### [Exercise objective]
Lay out the lines starting with the line containing "How far from" and going on through the line containing "A: the plant stem at (576,754)" as a two-column CSV with the headers text and answer. Give one row for each piece of text and the answer that follows it, putting each in a single quoted field and turning line breaks into spaces.

### [Dataset entries]
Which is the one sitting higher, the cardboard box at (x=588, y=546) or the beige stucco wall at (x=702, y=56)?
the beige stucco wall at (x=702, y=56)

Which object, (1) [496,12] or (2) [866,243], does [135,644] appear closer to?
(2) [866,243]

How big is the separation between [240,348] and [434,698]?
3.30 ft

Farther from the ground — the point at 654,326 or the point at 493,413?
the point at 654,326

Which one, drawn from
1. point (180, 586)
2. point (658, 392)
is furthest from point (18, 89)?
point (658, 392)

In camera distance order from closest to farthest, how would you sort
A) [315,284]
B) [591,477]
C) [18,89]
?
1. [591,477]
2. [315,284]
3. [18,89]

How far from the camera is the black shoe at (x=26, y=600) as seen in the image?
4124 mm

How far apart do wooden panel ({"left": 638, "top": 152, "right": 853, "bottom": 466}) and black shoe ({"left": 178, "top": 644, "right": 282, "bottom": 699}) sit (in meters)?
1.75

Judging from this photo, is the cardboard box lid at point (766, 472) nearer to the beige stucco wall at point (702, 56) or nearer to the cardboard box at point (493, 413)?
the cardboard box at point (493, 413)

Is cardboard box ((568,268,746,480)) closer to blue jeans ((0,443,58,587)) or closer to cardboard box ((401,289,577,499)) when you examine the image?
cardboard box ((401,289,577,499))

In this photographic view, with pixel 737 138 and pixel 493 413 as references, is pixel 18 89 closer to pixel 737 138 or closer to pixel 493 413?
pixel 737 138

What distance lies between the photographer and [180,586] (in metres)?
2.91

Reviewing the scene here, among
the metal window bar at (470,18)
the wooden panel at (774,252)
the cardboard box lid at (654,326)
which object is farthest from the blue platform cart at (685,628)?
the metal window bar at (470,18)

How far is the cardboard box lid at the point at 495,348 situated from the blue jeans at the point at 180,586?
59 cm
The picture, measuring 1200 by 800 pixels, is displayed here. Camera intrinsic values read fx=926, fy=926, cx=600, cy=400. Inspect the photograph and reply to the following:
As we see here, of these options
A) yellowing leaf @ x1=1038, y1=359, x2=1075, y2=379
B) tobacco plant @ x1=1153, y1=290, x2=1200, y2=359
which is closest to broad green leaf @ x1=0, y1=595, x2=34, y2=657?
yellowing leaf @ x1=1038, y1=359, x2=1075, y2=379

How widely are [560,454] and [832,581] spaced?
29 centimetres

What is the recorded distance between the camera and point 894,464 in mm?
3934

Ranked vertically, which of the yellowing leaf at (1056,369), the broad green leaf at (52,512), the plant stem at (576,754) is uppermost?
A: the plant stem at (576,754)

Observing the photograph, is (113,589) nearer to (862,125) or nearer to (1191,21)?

### [Answer to the task]
text,answer
"How far from the camera is the black shoe at (x=26, y=600) as seen in the image?","4124 mm"
"How far apart do wooden panel ({""left"": 638, ""top"": 152, ""right"": 853, ""bottom"": 466}) and black shoe ({""left"": 178, ""top"": 644, ""right"": 282, ""bottom"": 699}) sit (in meters)?","1.75"
"Judging from this photo, is the cardboard box lid at point (766, 472) nearer to the beige stucco wall at point (702, 56) or nearer to the cardboard box at point (493, 413)?","the cardboard box at point (493, 413)"
"Is cardboard box ((568,268,746,480)) closer to blue jeans ((0,443,58,587)) or closer to cardboard box ((401,289,577,499)) when you examine the image?","cardboard box ((401,289,577,499))"
"In this photographic view, with pixel 737 138 and pixel 493 413 as references, is pixel 18 89 closer to pixel 737 138 or closer to pixel 493 413?","pixel 737 138"
"What distance lies between the photographer and [180,586] (in metres)?","2.91"
"Reviewing the scene here, among the metal window bar at (470,18) the wooden panel at (774,252) the cardboard box lid at (654,326) which object is farthest from the blue platform cart at (685,628)?","the metal window bar at (470,18)"
"How far is the cardboard box lid at the point at 495,348 situated from the blue jeans at the point at 180,586?","59 cm"
"The picture, measuring 1200 by 800 pixels, is displayed here. Camera intrinsic values read fx=926, fy=926, cx=600, cy=400. Inspect the photograph and reply to the following: As we see here, of these options A) yellowing leaf @ x1=1038, y1=359, x2=1075, y2=379 B) tobacco plant @ x1=1153, y1=290, x2=1200, y2=359 which is closest to broad green leaf @ x1=0, y1=595, x2=34, y2=657?","yellowing leaf @ x1=1038, y1=359, x2=1075, y2=379"
"How widely are [560,454] and [832,581] spaced?","29 centimetres"
"What is the recorded distance between the camera and point 894,464 in mm?","3934"
"Ranked vertically, which of the yellowing leaf at (1056,369), the broad green leaf at (52,512), the plant stem at (576,754) is uppermost?","A: the plant stem at (576,754)"